==== ESTRATTO SCELTO

Essere donna e atleta professionista

La mia vita di atleta professionista inizia del 2000, quando ho cominciato a correre, ero l’unica ragazzina al campo attorniata da ragazzi di qualsiasi età.

Mi ricordo ancora adesso che alle scuole medie molti miei coetanei mi dicevano che il mio era uno sport “da maschi”. Ma i tempi sono cambiati…per fortuna!

Attualmente a livello di arruolamento nei gruppi sportivi militari ad oggi c’è ben poca differenza rispetto a un collega uomo,  ma fino a una decina di anni fa non era cosi’ semplice l’ingresso in determinati gruppi sportivi militari per quanto riguarda il gentil sesso.

In senso più generale, per quanto riguarda la corsa, possiamo dire che il movimento femminile sta sempre più prendendo piede

Molte volte sottolineo il fatto che prima di tutto sono una donna e poi sono un’atleta.

Per me questa distinzione è fondamentale perché secondo me la donna deve trovare lo spazio per dedicare del tempo a sé stessa.

Ovviamente noi donne abbiamo tutte esigenze diverse, c’è chi ha bisogno di andare a farsi la manicure ogni mese, chi a fare shopping, chi a passeggiare e dare libero spazio alla mente.

Tutto questo indipendentemente dal lavoro che una donna svolge. Per un’atleta questo ruolo di donna è ancora più importante per “evadere” dalla routine segnata dal cosiddetto “run – eat- sleep and repeat”.

La donna è donna qualsiasi lavoro faccia, quindi ammettiamolo abbiamo una marcia in più rispetto a voi cari maschietti!

========

Riscrivi il passo del testo sull'essere donna e atleta partendo da "In senso più" e proseguendo fino a "spazio alla mente.", ma sostituisci "manicure" con "pedicure".

==== DATI DISPONIBILI

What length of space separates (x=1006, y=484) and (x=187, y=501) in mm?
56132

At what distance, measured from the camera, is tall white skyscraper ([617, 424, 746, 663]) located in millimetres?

========

* _RISULTATO ATTESO_:
In senso più generale, per quanto riguarda la corsa, possiamo dire che il movimento femminile sta sempre più prendendo piede

Molte volte sottolineo il fatto che prima di tutto sono una donna e poi sono un’atleta.

Per me questa distinzione è fondamentale perché secondo me la donna deve trovare lo spazio per dedicare del tempo a sé stessa.

Ovviamente noi donne abbiamo tutte esigenze diverse, c’è chi ha bisogno di andare a farsi la pedicure ogni mese, chi a fare shopping, chi a passeggiare e dare libero spazio alla mente.